### [EXCERPTED PASSAGE]
• No organization in healthcare, financial services or energy/utilities classed as a digital ‘doer’

Dubai, UAE – After decades of investment in digital transformation, only a minority of organizations can claim to have reached an advanced level of digital maturity, analysis from F5 suggests.

For F5’s inaugural Digital Maturity Index1, 300 responses from the 2023 State of Application Strategy Report were assessed against a set of six technical capabilities2: infrastructure, app delivery, data, Site Reliability Engineering (SRE) operations, observability and automation, and security.

Based on the research, a mere 4% can be classified as digital “doers”. In other words, organizations that have adopted and integrated technology to the point where it is core to business delivery – leveraging data and analytics to make decisions, providing digital services, and harnessing emerging technologies to enter new markets and gain competitive advantage.

In some key sectors, including financial services, healthcare, education and energy/utilities, no organization surveyed ranked in this category.

By contrast, the vast majority (65%) are in the middle ground: digital ‘dabblers’ who scored strongly in some areas but not consistently across the six key capabilities assessed – IT infrastructure, data, app and app delivery, observability, and automation, SRE practices and security.

### [WRITTEN TASK]
According to the digital maturity report, why are 65% of organizations classed as digital "dabblers"? Answer in one to three sentences.

### [PROVIDED MATERIAL]

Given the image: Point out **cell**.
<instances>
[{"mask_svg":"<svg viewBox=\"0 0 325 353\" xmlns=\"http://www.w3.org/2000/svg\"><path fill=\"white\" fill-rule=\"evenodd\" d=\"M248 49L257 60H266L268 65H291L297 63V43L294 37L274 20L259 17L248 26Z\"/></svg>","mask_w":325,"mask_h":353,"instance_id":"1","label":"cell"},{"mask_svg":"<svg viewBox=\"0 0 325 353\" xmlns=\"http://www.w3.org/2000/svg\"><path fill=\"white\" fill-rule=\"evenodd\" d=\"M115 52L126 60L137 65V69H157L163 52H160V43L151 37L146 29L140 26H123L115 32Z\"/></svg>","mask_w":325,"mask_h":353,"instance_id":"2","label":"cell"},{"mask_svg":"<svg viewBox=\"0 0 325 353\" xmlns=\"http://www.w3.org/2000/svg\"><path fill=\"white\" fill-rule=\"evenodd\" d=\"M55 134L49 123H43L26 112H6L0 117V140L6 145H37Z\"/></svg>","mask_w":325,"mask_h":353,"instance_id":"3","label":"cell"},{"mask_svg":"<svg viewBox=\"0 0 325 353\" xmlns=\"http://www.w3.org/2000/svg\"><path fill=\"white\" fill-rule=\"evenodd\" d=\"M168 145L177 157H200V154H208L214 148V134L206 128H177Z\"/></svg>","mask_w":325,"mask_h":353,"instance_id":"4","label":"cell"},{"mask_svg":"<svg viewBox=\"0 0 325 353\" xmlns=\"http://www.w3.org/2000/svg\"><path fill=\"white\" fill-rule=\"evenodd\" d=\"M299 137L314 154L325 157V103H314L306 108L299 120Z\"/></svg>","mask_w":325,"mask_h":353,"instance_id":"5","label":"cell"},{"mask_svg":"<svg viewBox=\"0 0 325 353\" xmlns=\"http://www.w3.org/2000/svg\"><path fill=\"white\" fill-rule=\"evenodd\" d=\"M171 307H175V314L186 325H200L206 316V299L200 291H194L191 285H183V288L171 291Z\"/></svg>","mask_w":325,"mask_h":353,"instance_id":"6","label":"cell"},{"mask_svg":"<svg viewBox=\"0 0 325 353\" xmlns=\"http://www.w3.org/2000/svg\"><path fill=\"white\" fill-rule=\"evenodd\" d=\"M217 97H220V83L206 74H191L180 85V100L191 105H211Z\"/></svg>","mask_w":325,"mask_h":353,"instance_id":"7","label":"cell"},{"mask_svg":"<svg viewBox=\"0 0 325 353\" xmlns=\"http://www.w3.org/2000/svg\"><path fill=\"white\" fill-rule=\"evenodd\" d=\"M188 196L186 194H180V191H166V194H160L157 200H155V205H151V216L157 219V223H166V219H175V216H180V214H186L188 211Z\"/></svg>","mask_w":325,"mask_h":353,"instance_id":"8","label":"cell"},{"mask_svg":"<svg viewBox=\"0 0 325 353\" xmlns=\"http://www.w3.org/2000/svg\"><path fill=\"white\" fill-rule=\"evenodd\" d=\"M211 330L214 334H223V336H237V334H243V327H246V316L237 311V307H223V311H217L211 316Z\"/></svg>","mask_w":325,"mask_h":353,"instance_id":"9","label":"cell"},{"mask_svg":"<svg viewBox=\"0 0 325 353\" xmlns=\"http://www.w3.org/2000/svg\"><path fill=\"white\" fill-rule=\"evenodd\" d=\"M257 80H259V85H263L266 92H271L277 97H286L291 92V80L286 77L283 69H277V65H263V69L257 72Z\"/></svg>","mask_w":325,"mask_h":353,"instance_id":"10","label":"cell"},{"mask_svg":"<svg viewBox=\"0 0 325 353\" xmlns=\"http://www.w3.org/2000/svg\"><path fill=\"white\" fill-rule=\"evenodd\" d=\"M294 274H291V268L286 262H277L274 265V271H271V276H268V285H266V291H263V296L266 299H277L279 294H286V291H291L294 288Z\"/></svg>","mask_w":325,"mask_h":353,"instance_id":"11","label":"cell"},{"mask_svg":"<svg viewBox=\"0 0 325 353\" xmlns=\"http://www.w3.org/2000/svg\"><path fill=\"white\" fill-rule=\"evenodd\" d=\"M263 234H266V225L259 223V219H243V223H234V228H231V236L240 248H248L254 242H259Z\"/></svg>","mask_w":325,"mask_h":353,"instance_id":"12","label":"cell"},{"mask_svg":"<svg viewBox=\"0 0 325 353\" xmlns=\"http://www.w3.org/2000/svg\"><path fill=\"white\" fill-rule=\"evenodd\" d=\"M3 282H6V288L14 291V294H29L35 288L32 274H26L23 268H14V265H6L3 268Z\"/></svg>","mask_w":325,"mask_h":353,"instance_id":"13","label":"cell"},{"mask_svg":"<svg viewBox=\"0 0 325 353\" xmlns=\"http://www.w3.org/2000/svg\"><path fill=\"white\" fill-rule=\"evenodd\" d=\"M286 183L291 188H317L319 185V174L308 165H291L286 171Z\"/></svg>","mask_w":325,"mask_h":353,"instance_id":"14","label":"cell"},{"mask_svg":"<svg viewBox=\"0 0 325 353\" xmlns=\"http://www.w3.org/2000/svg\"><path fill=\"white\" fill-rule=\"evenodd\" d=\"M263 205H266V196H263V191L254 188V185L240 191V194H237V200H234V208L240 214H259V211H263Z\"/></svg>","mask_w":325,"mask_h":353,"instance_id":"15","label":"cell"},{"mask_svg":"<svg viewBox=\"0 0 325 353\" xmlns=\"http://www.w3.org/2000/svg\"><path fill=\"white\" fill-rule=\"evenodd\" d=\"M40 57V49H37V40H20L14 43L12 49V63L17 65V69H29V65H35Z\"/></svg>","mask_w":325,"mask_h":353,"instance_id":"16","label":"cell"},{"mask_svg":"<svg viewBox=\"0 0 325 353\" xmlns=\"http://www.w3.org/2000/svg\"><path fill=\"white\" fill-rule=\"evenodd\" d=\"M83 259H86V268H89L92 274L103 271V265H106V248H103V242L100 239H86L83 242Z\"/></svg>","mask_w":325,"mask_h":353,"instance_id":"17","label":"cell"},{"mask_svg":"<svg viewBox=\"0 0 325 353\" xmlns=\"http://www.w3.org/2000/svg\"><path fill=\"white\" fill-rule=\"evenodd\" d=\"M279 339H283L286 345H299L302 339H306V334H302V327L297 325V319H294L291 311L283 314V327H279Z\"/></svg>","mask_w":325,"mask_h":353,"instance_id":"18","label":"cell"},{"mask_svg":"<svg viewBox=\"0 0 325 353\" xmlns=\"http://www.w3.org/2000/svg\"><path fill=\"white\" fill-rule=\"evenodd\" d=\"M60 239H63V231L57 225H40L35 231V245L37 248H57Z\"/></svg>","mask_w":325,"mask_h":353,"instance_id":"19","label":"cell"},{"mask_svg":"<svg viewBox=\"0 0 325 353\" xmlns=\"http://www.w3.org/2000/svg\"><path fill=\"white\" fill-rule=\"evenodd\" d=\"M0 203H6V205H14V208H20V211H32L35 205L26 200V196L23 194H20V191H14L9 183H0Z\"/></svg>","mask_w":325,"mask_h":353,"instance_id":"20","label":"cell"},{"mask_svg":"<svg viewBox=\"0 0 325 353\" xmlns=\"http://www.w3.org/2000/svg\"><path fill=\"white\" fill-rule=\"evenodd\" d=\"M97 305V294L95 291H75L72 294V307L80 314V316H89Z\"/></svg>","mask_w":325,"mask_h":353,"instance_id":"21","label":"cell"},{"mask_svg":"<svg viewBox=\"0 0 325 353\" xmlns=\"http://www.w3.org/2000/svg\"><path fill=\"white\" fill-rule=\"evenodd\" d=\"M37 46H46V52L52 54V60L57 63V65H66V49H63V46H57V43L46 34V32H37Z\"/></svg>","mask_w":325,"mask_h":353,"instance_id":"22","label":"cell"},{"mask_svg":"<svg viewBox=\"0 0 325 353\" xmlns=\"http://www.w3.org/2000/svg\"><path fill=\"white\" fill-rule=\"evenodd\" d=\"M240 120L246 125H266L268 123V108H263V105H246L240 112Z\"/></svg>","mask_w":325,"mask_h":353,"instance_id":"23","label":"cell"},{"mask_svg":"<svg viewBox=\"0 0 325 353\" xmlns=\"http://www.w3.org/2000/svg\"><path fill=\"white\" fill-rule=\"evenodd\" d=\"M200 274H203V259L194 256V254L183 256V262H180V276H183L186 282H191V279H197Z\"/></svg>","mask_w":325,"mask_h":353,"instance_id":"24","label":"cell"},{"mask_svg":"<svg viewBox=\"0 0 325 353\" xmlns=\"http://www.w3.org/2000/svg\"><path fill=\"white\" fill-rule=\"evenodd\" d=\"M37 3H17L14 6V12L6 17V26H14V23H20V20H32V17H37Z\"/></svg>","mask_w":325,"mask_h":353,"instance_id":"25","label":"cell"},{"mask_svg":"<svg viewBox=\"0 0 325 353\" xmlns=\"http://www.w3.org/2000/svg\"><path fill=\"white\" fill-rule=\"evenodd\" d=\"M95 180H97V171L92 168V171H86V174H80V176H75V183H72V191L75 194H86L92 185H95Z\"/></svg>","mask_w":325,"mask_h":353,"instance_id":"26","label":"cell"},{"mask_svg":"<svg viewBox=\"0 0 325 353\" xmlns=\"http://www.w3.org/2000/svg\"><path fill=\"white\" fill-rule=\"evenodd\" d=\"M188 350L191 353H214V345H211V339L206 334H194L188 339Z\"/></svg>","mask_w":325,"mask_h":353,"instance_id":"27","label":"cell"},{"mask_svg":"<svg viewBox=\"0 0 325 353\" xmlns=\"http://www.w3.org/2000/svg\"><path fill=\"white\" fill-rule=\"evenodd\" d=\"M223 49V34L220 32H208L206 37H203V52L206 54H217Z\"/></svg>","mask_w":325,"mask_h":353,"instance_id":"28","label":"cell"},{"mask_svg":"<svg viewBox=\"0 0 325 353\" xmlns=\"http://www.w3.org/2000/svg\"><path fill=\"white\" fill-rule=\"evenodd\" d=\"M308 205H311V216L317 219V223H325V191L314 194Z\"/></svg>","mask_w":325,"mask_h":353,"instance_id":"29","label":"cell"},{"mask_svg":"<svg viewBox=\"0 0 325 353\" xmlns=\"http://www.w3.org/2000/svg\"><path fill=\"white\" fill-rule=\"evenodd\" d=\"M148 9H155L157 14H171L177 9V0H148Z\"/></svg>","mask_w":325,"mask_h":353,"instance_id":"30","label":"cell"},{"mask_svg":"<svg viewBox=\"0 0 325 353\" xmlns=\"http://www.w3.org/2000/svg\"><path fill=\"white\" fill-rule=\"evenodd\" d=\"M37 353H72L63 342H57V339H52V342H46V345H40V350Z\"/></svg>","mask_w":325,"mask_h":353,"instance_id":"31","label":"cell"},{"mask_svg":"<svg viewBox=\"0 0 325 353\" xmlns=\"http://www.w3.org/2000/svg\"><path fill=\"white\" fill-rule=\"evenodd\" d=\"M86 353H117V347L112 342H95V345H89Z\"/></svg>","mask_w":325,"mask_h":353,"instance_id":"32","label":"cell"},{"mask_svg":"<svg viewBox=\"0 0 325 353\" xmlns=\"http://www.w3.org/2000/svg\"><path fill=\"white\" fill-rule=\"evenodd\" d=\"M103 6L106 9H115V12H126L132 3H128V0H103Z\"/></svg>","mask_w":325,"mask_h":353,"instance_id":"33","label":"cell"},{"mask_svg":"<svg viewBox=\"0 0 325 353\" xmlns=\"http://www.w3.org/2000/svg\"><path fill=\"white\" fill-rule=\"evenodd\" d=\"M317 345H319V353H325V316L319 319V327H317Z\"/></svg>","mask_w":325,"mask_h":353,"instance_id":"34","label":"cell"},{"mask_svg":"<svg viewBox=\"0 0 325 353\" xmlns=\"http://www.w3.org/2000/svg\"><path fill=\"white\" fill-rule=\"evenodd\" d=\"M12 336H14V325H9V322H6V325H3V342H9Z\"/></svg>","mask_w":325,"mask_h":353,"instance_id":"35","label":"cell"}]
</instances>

### [EXERCISE RESPONSE]
They are classed as dabblers because they scored strongly in some areas but not consistently across the six key capabilities assessed. Those capabilities are IT infrastructure, data, app and app delivery, observability and automation, SRE practices, and security.